Rising river water is making travel difficult up and down the Mississippi River.
But one rural Pike County family says it may be boating to school and work if the river rises too high this year.
When county road 248 floods near Louisiana, 30 people are stranded on the other side. Now some families say its time their road maintenance crews do something about it.
When the river rises like this Heather Stoop gets her boat ready.
Stoop said, "This year I was afraid I would have to boat my husband across to his car. It's a lot of boating...a lot of gas."
Here's the problem in a nutshell, when the river at Louisiana rises to 23 feet, it backs up into nearby Buffalo creek. When that happens it floods a small section of road, but it traps folks on the other side, with no way to get out besides to boat.
Right now the fields are wet, but not flooded. But Stoop says since the new bridge was put in, this dead end road has been leaving folks high and dry like this a dozen times since she moved in more than a decade ago. One such span lasted four weeks. But to her...it's not just an inconvenience, it's a life safety issue.
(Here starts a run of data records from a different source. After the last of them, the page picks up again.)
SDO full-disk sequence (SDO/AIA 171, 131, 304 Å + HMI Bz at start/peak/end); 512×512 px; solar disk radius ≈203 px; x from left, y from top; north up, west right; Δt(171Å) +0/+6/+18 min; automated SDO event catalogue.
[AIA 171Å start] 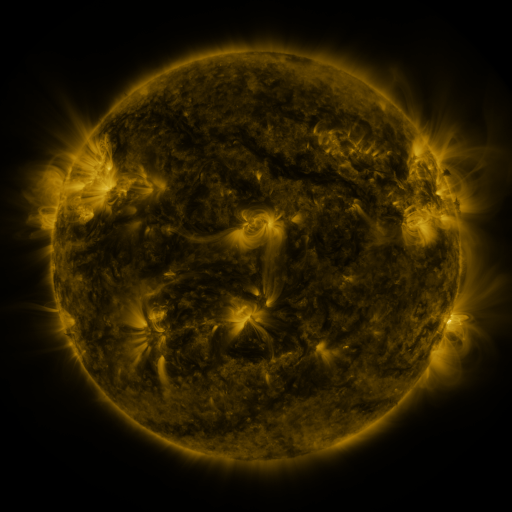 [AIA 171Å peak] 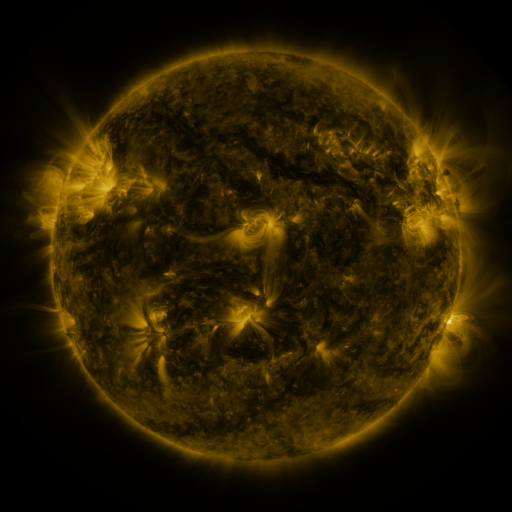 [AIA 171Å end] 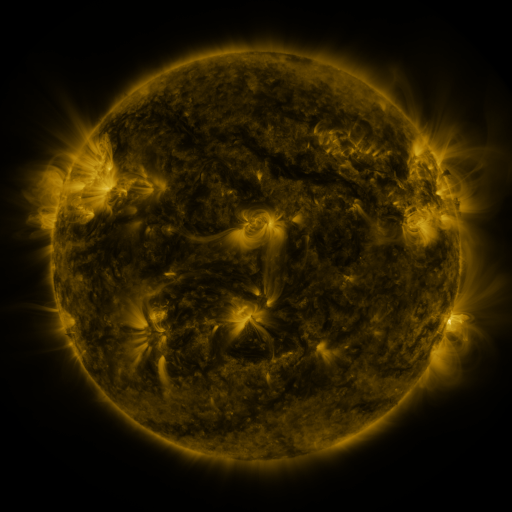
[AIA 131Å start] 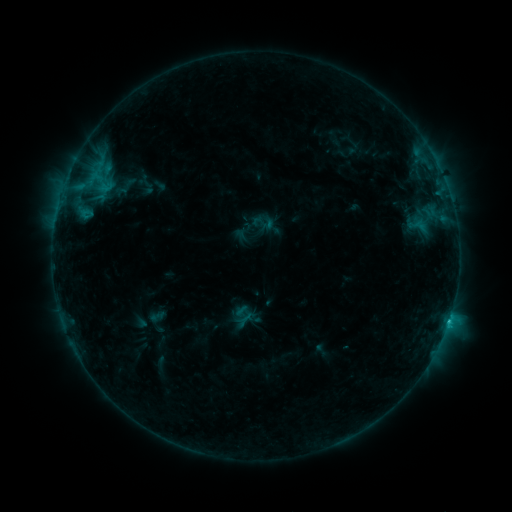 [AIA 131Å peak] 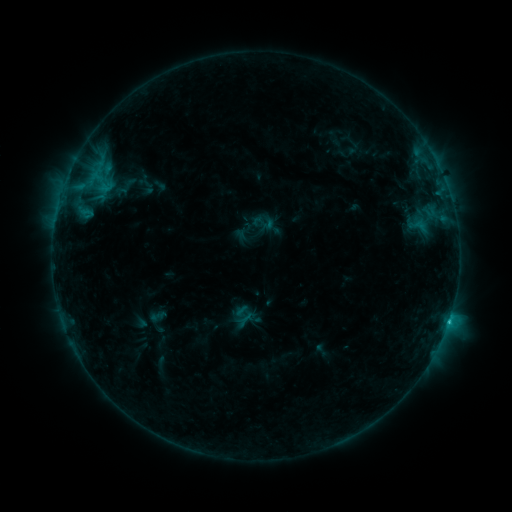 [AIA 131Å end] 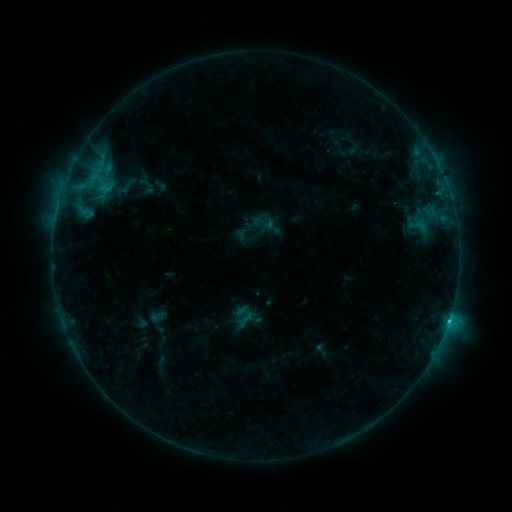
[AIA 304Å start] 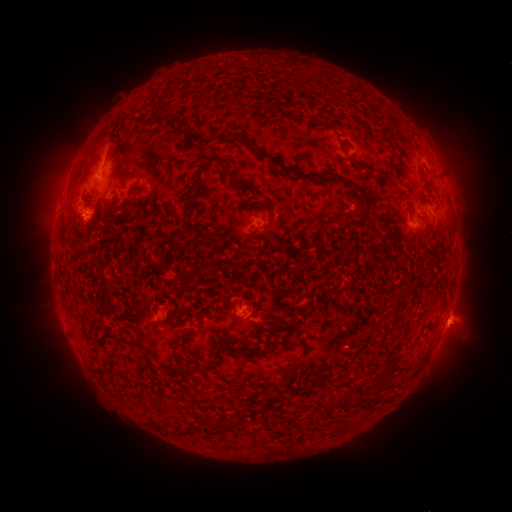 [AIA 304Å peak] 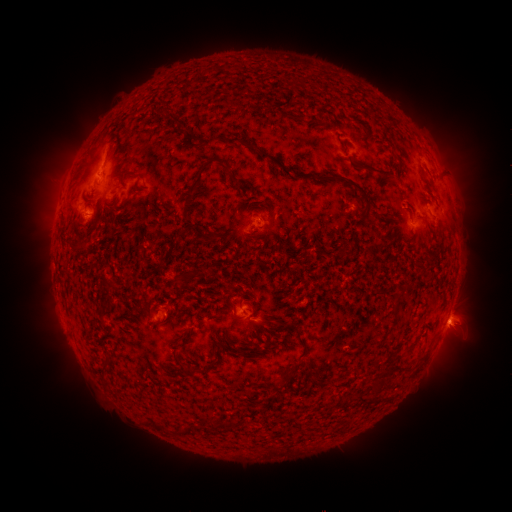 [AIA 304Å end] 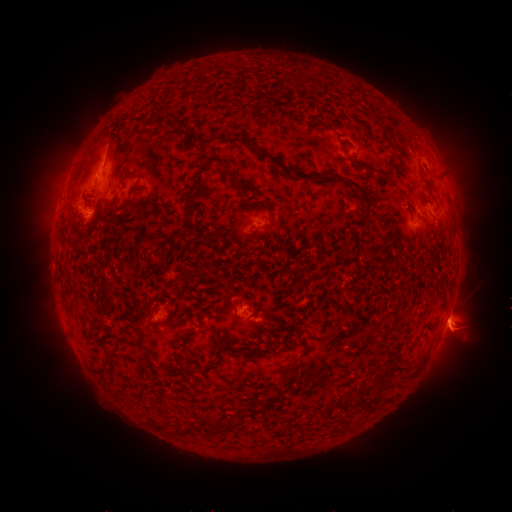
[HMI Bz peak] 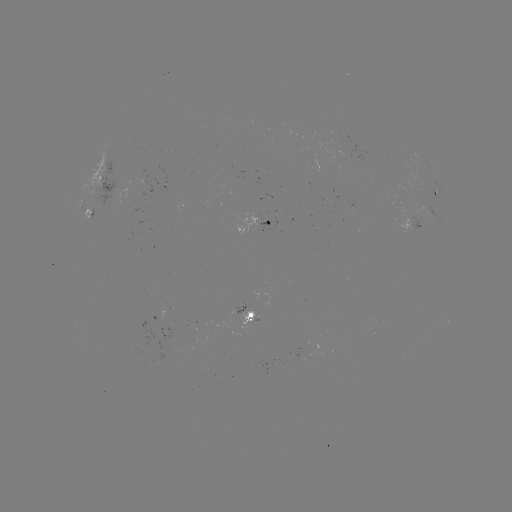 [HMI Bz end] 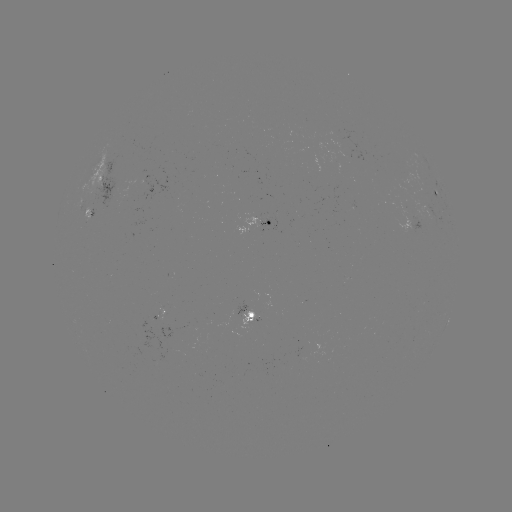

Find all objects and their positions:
C1.9 flare: (449, 318)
"What's your greatest fear?
Stoop said, "That something would happen and they can't get to us. There's close to 30 people here, ten families and its scary."
Her nightmare came true for Stoop back in 2008.
Stoop said, "I had to put my son in a boat and take him to a hospital..."
Stoop and her neighbors want road commissioners to install culverts and raise the road a bit to allow water to alleviate the problem.
"They tell me you chose to live where you live, but I chose to live on a well maintained county road...but its not maintained...not maintained at all. Just give us a way out or a way for an ambulance to get to us in case of an emergency."
But until something is done Stoop and her neighbors will prepare in case their little makeshift ferry operation is needed again. After all, she says it's not if it's when the river rises again.
We left multiple messages with the 8 Mile Special Roads District Three office in Louisiana which maintains the roads. We also left messages with a commissioner Bucky Ward.
None of those calls were returned.
We'll have more when those calls are returned.